Information provided →
-------

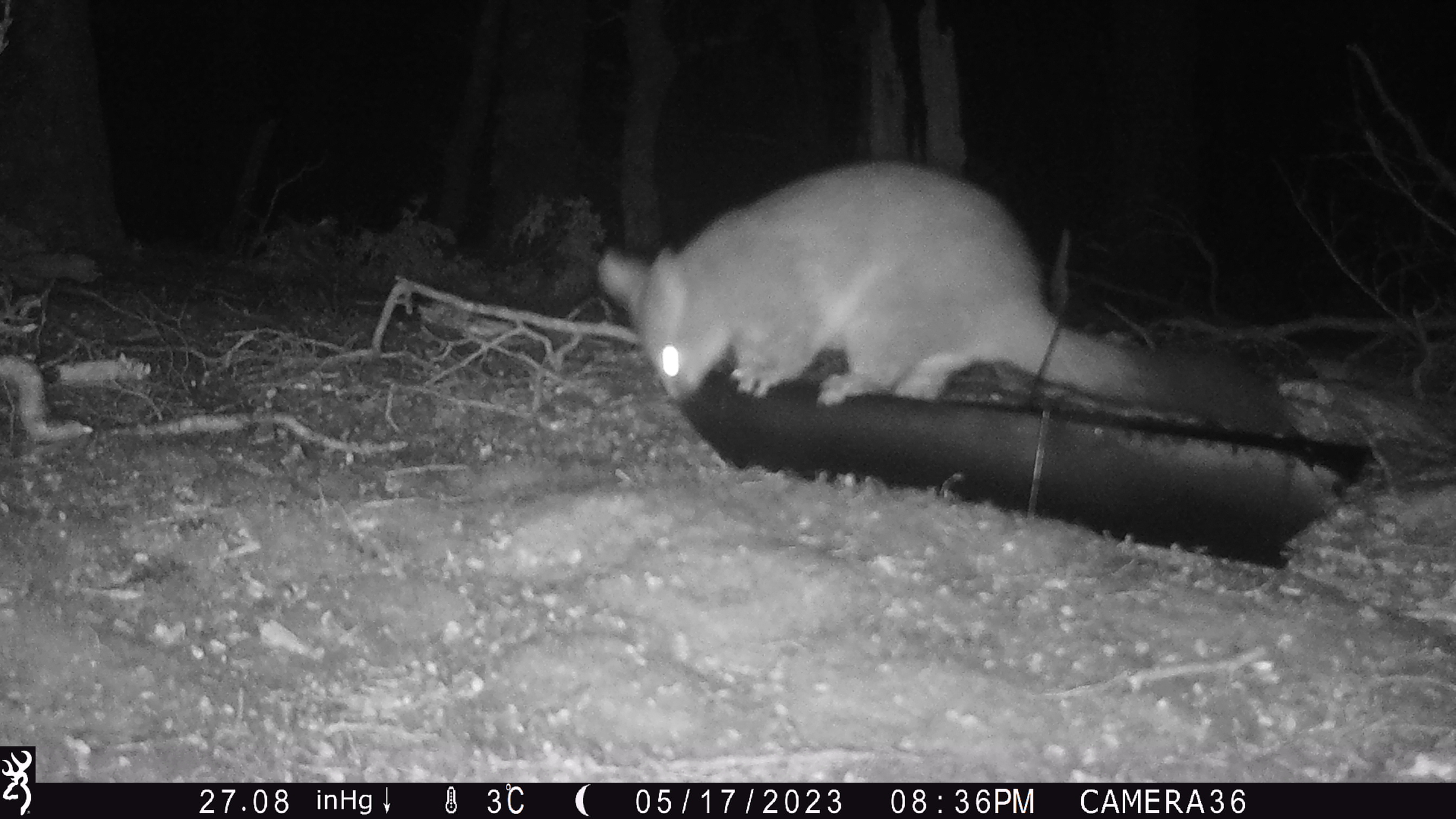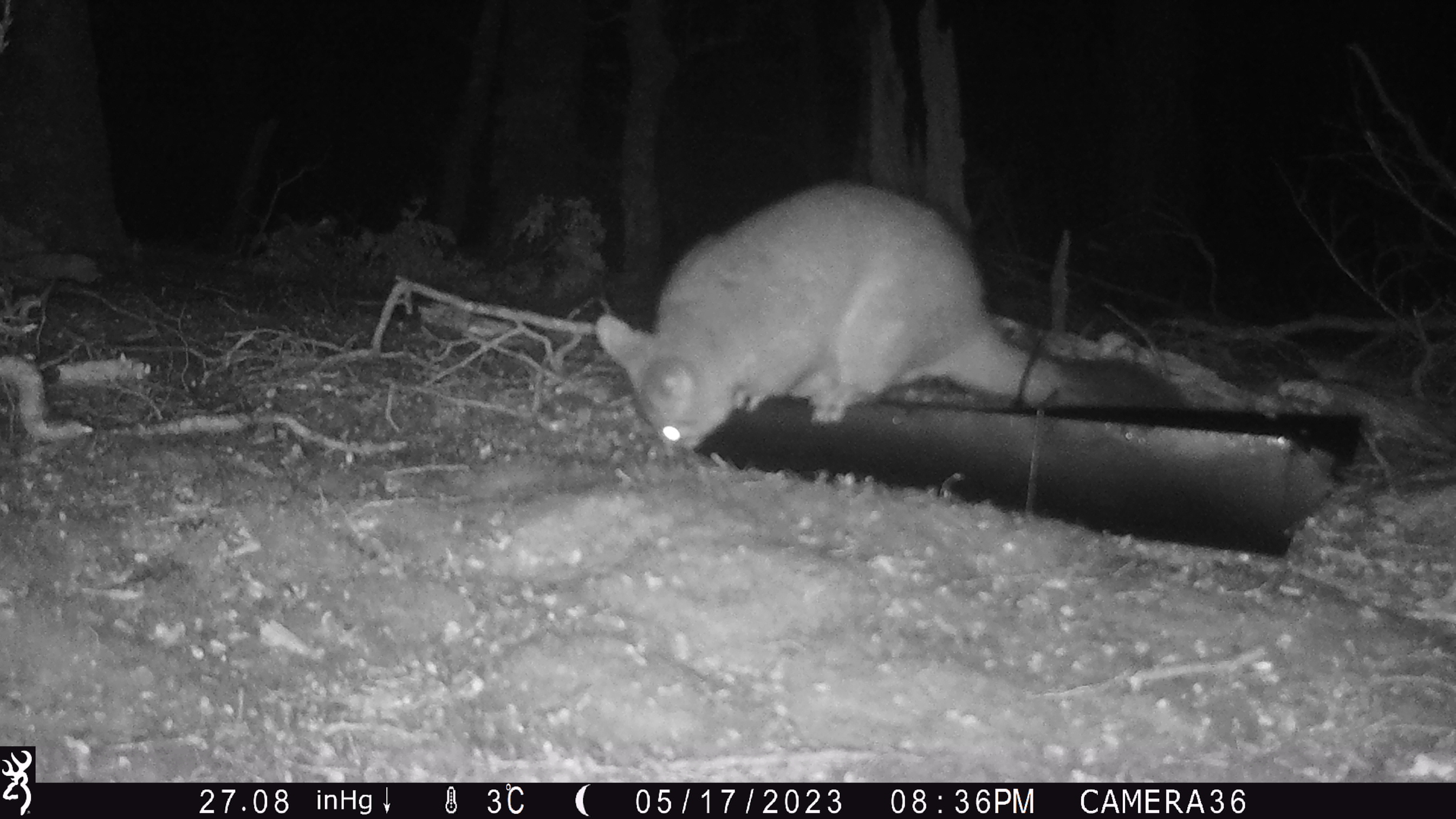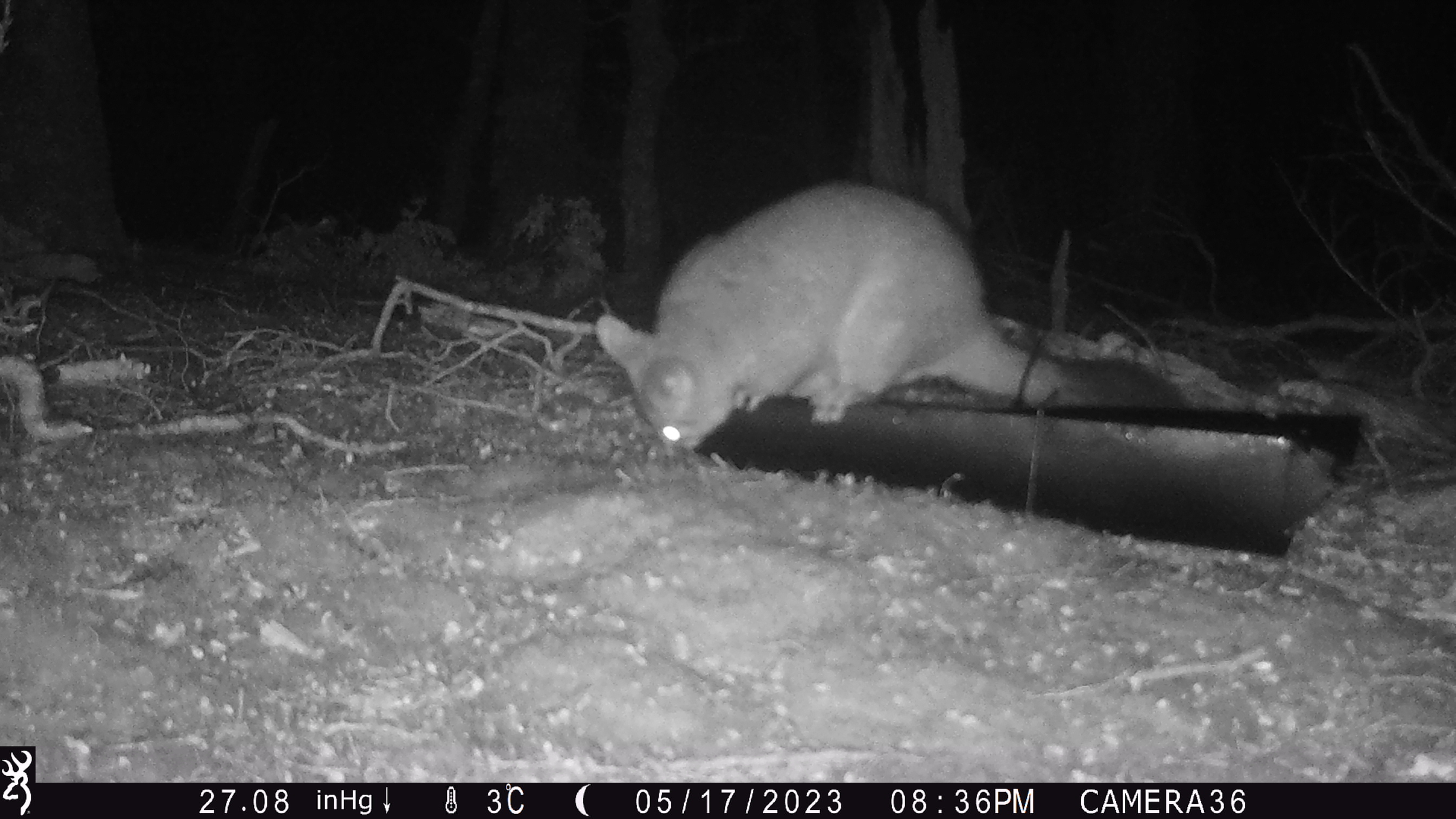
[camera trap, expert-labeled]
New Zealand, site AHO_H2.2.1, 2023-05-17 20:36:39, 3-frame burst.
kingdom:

-------

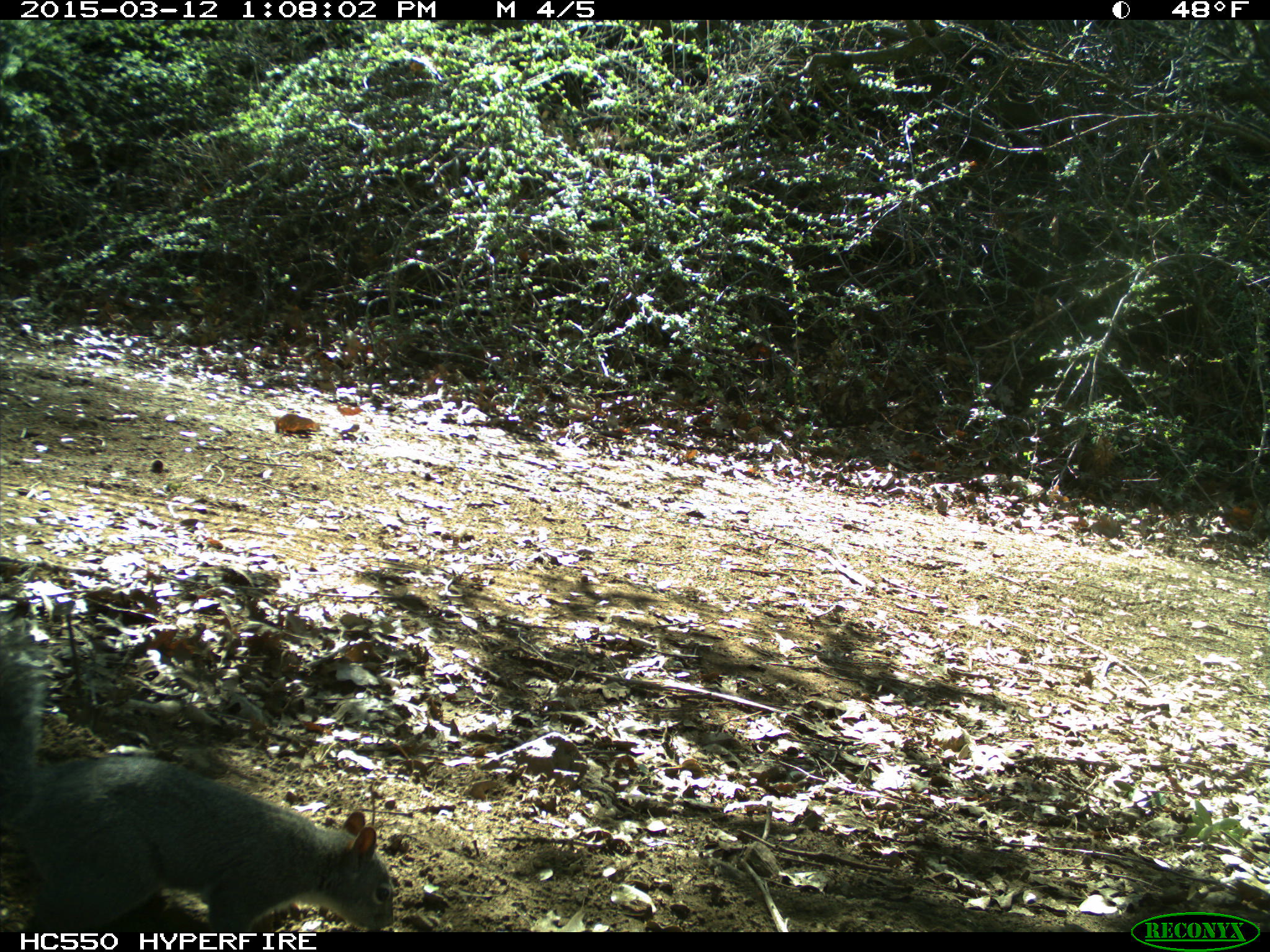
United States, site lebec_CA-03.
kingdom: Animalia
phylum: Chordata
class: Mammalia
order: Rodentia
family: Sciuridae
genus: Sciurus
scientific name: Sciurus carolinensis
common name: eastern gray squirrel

-------

Your task → In the entries above, restate word for word the lines between the one holding "order: Rodentia" and the one holding "common name: eastern gray squirrel", inclusive, and nothing besides.

Solution below →
order: Rodentia
family: Sciuridae
genus: Sciurus
scientific name: Sciurus carolinensis
common name: eastern gray squirrel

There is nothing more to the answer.